We should be flying into LAX instead so when we land I can turn to the right and see the Hollywood sign
You can't even see the fuckin Hollywood sign from LAX. guess she never got the memo
how are pickles made is in the google history again... why do you always wonder that, and forget the answer?
I probably shouldn't have slept with him.
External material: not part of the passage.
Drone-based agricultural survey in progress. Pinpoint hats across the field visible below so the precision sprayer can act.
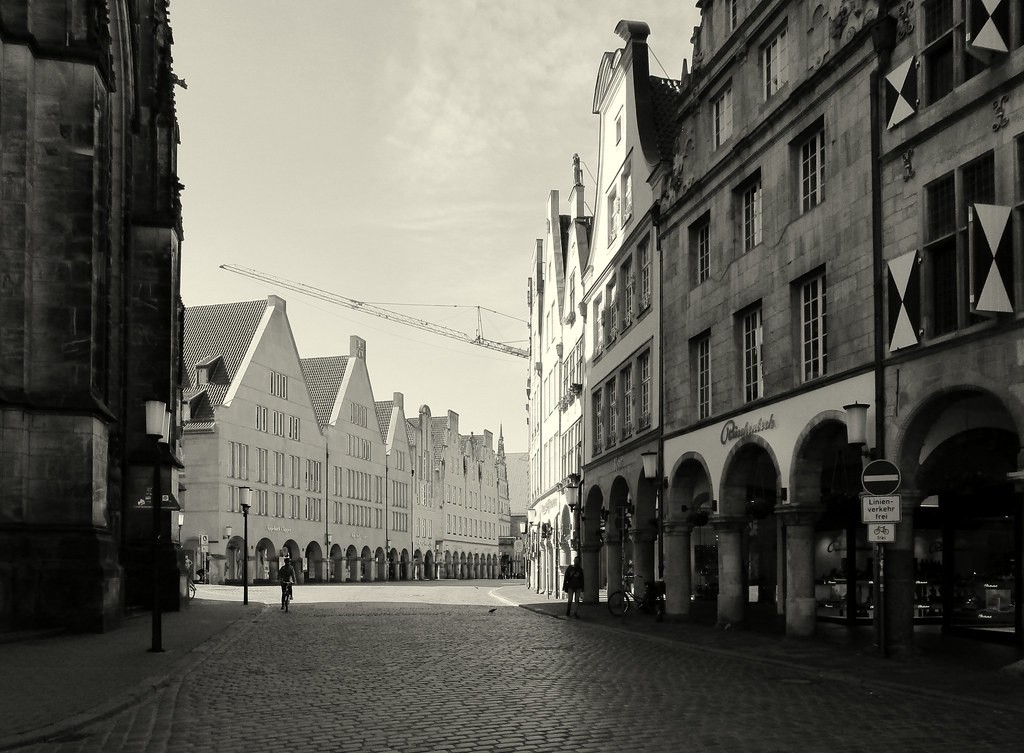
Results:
[284,558,292,562]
I feel like that may have given him the wrong idea.
in mid cry she says "I can be a whore if I want to"
just 'accidentally' changed my relationship status to 'in an open relationship' just to see what offers I might get if I were to dump him. it's not looking good
We sent off fireworks off in the taco bell drive through. They're taking it way too seriously.
I just made out with Ricky Ullman of Phil of the Future fame and I don't know what I'm doing anymore. Help.
Wanna smoke some ancient weed I just found in a box of cake mix?
Just got to Evans to buy weed. His mom showed up unannounced. Now the three of us are chillen. Super.
I just remembered touching your bosses wife's fake tits last night. Thanks again for taking me to your work function.
I just used an Amazon gift card from a student to order a new vibrator....teacher of the year
Remember that time you puked in the middle of wendy's?
Yeah, why?
The staff still remembers me for cleaning it up. Thanks for the free frosty and fries
FYI telling a guy that you're glad his dick isn't big after giving him a bj, is NOT a compliment.
WTF. I was 99% sure I went straight home last night. I just woke up hugging a chair, and my tux pocket has a flask filled with what I think is red bull and gatorade. This has to be your doing.
I just want this to serve as a reminder in the morning that the topic of conversation at last call was the penis size of jesus.